L’aborto del 1991 e l’impatto sulle indagini

Ulteriori dubbi emergono da un’intercettazione ambientale: Visintin confessa di aver accompagnato Liliana nel 1991 ad abortire, nonostante non fosse lui il padre del bambino. Questo episodio, riemerso dopo trent’anni, porta a una nuova attenzione investigativa sul rapporto tra i coniugi e sfocia nella riesumazione della salma per ulteriori accertamenti.

L’ultima perizia della dottoressa Cattaneo conclude che Liliana sarebbe morta nella stessa area in cui è stata ritrovata, senza che il corpo venisse spostato. Una versione che rafforza l’ipotesi di una morte immediata e localizzata, ma che resta in bilico tra le tesi di suicidio e omicidio.

Nessuna verità definitiva, solo nuove domande

A oggi, la morte di Liliana Resinovich rimane senza un colpevole. Le perizie si contraddicono, i testimoni si contrappongono e le ipotesi investigative non hanno ancora condotto a prove definitive. La vicenda continua a dividere l’opinione pubblica, oscillando tra empatia per la vittima e la ricerca della verità.
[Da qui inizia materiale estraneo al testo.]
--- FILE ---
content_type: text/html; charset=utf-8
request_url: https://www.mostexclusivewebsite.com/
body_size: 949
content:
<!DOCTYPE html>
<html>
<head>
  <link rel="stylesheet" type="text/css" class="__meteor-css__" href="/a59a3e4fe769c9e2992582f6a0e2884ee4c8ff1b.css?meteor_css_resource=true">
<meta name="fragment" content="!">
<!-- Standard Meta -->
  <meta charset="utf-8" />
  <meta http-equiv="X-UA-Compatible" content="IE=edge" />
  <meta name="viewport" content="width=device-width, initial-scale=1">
Un caso che solleva interrogativi inquietanti: è possibile che, a distanza di due anni, la giustizia non sia ancora riuscita a fare chiarezza su una morte tanto misteriosa quanto straziante? O siamo di fronte all’ennesimo esempio di un sistema investigativo incapace di sciogliere i nodi di una vicenda umana e giudiziaria complessa? Nel frattempo, il ricordo di Liliana Resinovich resta sospeso tra domande senza risposta e il bisogno inascoltato di verità.